*Your goal*:
Reproduce word for word the passage of the Flash episode review starting at "A worn out plot" and ending at "her characters arc.".

*Text under study*:
Segment Open
In the end, of course The Flash wins. He just takes blasts from both guns at the same time until their streams cross- even though a few minutes earlier he was nearly knocked out by one shot from Snart’s cold gun. Yeah, go figure. That’s not even the worse part. Lying there on the ground after being defeated by The Flash, Captain Cold says “I guess you win this time.” Really? Like…am I watching a bad Saturday morning cartoon?
But it’s not all bad. When the writers do acknowledge that Barry Allen is a comical character he and the rest of the cast can be quite funny. Detective West actually is more concerned with Barry having told Iris how he truly feels about her than he is with the possibility of Barry revealing himself as “The Flash” to her. Man, even superheroes don’t understand women. A few other quirky one liners serve to elevate this episode from being bad, instead making it just kind of “meh”. I still have high hopes for the series, but hopefully this is one forgettable episode that won’t be revisited.
Wait, what’s that? Captain Cold has a sister? WTF!
Solid performances from series lead characters Grant Gustin, Candice Patton, Tom Cavanaugh (who gives stellar performances week after week as Doctor Harrison Wells), and Jessie L. Martin. In addition, Dominic Purcell’s Heat Wave was menacing and fierce and immensely more watchable and even likable than Wentworth Miller’s Captain Cold.
The humor of the show stays on pace here, with good quips coming from all sides that serve several functions, from releasing stress in tense situations to explaining more complicated scientific principles.
There was good tension in between certain characters. A great, albeit all-to-brief scene between Dr. Wells and Detective West exemplifies this, with other honors going to the tensions between Iris and Barry in their newly weird friendship and Eddie Thawn and The Flash, though that one is only implied.
A worn out plot and conflict line made the episode really very predictable.
The show is still struggling to define itself amidst darker DC Television shows Arrow, Gotham and Constantine.
At this point in the season I’m gonna call the writers out on not developing Cisco’s character more and that can even extend to Caitlin as well, though we have seen a bit more of her characters arc.
I’m pretty sure using Heat Wave’s heat gun to heat things up to their Planck Temperatures would, like, incinerate the Earth. Or just really, really, really, really fuck up the surrounding environment. Just to give you an example, the Planck Temperature- what’s known as absolute hot- comes in at roughly 1.416785(71)×1032 Kelvin. A hot summers day clocks in at just 308 Kelvin. Yeah…that might damage some other things around it.
If we have another Flash/Arrow crossover, can we get a scene between Firestorm and Arrow? Just to see two cousins fighting on screen. (Yes, Stephen Amell aka Oliver Queen aka Arrow is the older cousin of Robbie Amell aka Ronnie Raymond aka Firestorm)
Have you guys seen that stupid Nissan Altima commercial? All those well to do people in the downtown district being amazed by a damn Altima? It’s like “Oh wow, look everybody- an average American car!” The chick at the end gets out of her car like “Yup, check out my over-prized mid-sized Sedan. I’m ballin’ bitches!”
Segment Closed
*Extracted entries*:
Segment Open
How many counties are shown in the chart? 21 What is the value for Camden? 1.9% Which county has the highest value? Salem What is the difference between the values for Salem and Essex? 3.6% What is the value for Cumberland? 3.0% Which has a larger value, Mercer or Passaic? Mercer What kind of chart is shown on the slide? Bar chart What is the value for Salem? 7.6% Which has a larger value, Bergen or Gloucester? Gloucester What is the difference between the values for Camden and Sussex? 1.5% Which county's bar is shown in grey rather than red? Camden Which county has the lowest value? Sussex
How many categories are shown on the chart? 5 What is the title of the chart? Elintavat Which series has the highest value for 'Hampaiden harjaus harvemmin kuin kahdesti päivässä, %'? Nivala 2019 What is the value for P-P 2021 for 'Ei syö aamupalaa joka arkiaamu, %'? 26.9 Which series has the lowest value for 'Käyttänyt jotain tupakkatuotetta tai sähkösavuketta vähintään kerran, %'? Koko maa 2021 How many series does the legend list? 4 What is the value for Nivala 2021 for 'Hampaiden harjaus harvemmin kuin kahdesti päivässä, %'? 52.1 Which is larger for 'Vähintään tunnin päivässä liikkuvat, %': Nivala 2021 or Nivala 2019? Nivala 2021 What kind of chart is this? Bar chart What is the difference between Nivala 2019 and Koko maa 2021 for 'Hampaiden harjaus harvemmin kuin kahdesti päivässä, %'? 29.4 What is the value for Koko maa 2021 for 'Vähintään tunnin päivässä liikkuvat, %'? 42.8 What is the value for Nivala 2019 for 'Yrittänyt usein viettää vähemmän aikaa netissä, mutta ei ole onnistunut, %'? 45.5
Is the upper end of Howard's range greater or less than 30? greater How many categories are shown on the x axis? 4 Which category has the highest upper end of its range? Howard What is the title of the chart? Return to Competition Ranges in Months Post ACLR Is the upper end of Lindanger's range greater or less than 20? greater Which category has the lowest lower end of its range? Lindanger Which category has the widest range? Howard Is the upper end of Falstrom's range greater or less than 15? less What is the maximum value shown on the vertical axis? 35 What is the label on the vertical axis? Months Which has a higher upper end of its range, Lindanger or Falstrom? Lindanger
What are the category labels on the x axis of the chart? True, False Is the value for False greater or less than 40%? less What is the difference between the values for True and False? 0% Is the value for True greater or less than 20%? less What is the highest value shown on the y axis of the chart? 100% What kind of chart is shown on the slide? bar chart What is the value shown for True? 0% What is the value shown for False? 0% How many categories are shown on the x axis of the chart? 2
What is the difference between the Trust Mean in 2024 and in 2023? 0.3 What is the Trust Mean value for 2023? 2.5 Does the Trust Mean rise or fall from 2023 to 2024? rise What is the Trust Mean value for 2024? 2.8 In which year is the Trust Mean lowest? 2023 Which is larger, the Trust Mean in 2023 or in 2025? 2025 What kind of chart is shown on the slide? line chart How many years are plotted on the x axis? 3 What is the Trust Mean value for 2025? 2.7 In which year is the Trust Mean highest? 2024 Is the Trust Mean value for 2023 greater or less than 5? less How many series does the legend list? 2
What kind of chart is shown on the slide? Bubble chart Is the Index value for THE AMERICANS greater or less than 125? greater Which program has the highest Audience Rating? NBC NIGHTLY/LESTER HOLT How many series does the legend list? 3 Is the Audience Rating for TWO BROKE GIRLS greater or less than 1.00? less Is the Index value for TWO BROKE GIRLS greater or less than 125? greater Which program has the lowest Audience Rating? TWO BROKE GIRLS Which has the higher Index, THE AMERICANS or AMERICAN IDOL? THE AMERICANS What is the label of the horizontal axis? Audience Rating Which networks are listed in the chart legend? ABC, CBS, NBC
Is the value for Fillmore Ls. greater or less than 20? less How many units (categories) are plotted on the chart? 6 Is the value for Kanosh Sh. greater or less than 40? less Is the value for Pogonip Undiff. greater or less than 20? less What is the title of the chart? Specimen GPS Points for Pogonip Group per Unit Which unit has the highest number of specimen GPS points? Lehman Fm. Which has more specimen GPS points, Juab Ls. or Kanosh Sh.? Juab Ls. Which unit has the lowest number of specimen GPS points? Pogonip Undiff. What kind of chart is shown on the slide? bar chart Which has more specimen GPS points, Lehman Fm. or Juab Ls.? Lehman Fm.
Segment Closed
*Response area*:
A worn out plot and conflict line made the episode really very predictable.
The show is still struggling to define itself amidst darker DC Television shows Arrow, Gotham and Constantine.
At this point in the season I’m gonna call the writers out on not developing Cisco’s character more and that can even extend to Caitlin as well, though we have seen a bit more of her characters arc.